Was gab es im Moment überhaupt für Möglichkeiten, außer dem Wunsch der Anklage nachzukommen? Du musst dir ein Hintertürchen offenhalten, sagte etwas in Schwietes Kopf. Außerdem gab es noch einige lose Fäden, die es zu verknüpfen galt. Die Herkunft der Gasflasche war noch nicht geklärt und die Umfeldbefragung nicht abgeschlossen – immerhin zwei, wenn auch nur schwache Argumente. Tatsache war, dass er das gedankliche Puzzle in seinem Kopf noch nicht gänzlich geordnet hatte. Er brauchte einfach noch etwas Zeit.
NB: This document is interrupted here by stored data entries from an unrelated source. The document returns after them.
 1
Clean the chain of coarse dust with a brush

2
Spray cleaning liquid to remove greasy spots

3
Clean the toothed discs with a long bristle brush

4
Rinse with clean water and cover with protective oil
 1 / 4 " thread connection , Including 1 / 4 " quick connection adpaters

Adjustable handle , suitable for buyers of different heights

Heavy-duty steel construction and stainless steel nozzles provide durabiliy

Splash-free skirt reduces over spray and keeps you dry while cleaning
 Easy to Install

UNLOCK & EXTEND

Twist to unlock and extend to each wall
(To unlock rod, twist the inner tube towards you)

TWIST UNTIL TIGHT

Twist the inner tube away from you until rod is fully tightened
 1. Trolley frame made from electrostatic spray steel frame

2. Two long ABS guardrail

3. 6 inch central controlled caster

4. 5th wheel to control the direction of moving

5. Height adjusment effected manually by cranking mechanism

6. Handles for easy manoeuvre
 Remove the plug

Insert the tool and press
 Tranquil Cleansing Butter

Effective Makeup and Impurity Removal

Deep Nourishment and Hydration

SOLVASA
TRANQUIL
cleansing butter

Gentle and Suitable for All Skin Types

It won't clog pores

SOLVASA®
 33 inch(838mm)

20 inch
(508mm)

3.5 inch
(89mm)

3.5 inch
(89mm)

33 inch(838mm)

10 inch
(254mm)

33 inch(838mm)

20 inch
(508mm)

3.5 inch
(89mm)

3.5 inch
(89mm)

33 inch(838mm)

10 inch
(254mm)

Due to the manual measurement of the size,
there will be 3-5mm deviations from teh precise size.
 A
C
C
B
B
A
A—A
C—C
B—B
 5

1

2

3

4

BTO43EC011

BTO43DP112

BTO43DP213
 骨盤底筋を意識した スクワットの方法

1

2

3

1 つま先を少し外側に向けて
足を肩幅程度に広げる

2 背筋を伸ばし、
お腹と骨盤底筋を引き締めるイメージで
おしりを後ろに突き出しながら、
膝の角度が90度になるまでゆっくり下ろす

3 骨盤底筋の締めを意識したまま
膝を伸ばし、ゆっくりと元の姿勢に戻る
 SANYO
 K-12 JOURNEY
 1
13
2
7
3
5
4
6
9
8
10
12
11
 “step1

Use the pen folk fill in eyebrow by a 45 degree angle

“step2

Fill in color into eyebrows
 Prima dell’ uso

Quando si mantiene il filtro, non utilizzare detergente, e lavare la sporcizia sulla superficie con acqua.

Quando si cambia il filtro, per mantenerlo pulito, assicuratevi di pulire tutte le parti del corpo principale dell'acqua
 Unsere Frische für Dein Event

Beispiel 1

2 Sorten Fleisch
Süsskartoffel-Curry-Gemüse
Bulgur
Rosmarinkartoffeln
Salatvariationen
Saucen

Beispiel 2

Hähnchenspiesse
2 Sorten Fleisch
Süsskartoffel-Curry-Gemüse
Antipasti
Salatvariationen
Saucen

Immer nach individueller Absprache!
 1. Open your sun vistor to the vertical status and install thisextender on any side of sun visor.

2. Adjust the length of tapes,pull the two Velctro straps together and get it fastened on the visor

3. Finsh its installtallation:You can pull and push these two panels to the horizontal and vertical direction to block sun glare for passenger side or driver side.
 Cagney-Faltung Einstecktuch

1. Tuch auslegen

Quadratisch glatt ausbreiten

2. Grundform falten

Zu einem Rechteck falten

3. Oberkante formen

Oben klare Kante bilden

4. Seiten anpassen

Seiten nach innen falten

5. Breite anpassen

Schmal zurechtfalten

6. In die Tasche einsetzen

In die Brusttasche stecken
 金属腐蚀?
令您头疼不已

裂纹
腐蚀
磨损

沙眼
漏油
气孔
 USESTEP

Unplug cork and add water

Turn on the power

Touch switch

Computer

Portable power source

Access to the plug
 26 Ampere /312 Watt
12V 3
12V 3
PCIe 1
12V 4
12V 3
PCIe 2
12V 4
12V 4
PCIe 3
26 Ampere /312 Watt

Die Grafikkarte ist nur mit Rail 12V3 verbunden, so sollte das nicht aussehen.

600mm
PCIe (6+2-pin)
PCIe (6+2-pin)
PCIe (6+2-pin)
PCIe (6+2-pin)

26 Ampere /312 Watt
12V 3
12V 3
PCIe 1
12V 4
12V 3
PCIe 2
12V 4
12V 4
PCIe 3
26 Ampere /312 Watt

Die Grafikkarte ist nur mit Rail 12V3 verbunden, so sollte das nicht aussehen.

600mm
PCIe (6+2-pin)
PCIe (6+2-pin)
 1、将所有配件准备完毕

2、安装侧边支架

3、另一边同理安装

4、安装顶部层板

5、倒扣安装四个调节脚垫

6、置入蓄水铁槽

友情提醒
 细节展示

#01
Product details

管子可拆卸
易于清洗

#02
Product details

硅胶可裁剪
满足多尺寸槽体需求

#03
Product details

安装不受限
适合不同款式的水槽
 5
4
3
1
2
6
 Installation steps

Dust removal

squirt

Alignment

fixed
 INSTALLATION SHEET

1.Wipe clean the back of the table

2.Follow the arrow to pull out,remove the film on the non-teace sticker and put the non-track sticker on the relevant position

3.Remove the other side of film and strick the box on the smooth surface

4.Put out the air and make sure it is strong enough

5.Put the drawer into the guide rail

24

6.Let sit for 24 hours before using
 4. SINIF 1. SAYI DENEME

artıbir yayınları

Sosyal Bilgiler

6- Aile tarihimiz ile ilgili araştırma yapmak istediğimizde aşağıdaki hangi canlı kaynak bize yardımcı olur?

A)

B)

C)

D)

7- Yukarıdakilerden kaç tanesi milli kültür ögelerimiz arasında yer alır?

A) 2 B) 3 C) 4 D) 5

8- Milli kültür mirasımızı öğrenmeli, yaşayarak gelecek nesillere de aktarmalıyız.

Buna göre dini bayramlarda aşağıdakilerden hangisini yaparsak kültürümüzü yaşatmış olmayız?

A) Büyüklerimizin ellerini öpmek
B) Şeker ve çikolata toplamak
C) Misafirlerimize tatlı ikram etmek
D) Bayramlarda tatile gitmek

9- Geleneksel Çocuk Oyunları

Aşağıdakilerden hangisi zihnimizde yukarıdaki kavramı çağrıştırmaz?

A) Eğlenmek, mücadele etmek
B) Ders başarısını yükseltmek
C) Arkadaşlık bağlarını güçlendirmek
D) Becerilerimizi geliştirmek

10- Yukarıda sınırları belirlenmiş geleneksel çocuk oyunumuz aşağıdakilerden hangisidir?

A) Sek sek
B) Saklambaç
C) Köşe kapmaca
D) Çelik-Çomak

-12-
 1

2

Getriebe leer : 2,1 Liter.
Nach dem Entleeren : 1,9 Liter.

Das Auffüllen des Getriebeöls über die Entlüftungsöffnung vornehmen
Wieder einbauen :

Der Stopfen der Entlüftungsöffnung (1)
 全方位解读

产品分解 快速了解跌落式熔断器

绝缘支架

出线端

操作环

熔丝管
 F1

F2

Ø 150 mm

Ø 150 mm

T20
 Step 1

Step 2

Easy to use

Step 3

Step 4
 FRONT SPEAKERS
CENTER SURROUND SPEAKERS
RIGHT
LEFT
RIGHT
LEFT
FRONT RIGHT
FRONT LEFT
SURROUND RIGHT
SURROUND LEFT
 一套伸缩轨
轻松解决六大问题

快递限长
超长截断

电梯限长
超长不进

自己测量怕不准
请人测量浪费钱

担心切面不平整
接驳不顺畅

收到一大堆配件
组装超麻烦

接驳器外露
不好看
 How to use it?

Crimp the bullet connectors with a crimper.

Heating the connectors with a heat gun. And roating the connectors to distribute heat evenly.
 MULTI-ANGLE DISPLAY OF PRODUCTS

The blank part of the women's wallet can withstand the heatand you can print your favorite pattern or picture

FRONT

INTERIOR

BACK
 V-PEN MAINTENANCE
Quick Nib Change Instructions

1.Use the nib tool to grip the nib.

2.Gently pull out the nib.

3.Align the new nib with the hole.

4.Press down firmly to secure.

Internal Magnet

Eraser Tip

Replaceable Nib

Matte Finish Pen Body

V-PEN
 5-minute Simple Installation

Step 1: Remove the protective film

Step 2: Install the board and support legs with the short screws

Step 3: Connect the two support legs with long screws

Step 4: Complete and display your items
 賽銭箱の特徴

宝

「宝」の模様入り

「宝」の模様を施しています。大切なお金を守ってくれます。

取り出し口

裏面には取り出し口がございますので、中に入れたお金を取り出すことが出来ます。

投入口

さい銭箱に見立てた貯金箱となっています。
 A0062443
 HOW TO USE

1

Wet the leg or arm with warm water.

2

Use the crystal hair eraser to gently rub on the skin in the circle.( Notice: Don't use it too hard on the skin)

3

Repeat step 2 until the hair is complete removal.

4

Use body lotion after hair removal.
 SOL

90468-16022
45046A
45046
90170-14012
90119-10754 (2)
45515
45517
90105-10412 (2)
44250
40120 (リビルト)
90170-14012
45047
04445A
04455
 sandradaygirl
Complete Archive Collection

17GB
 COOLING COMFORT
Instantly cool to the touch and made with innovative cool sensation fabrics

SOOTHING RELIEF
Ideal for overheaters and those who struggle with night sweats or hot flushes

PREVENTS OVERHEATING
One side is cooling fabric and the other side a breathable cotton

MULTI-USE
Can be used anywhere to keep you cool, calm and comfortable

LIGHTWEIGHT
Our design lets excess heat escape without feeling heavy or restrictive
»Rational stimme ich durchaus mit Ihnen überein«, antwortete Schwiete und sah, wie sich die Gesichtszüge von Staatsanwalt Becker etwas entspannten. Der Mann stand sichtlich unter Druck. Jetzt nur nichts falsch machen.

»Ich habe so ein komisches Bauchgefühl, wenn ich versuche, mir den sofortigen Abschluss des Falles vorzustellen.« Schwiete wiegte den Kopf. »Ihrer absolut rationalen und wahrscheinlich auch richtigen Vorgehensweise kann ich natürlich nichts entgegensetzen – außer mein blödsinniges Bauchgefühl.«

Schwiete bemühte sich um einen betretenen Gesichtsausdruck. Schließlich brauchte der Staatsanwalt in gewisser Weise auch das Wohlwollen des Hauptkommissars. Dazu kam die Grundhaltung aller Juristen, dass das Leben ein einziger, großer Teppichhandel sei. Und so begab sich Staatsanwalt Becker mitten in den juristischen Basar.

»Ich mache Ihnen einen Vorschlag, Schwiete! Wir gehen an die Öffentlichkeit und geben unsere Selbstmordtheorie zum Besten. Wir tun so, als wäre dies das Ende der Ermittlungen. Sie schließen den Fall formal aber noch nicht ab, sondern lassen ihn mehr oder weniger ruhen. Sollten sich innerhalb der nächsten vier Wochen keine neuen Erkenntnisse oder Ereignisse einstellen, schlagen wir das Buch endgültig zu.«

Schwiete hatte, was er wollte. Die Hintertür für weitere Ermittlungen stand sperrangelweit offen, und der Staatsanwalt wähnte sich in der Gewissheit, dass sich die Angelegenheit in absehbarer Zeit ohnehin erledigen würde. Und seinem Bekannten Hatzfeld konnte er signalisieren, dass das Ganze quasi vom Tisch war. Also spielte der Polizist noch für eine Minute den Bedenkenträger, dann stimmte er dem Vorschlag von Staatsanwalt Becker zu.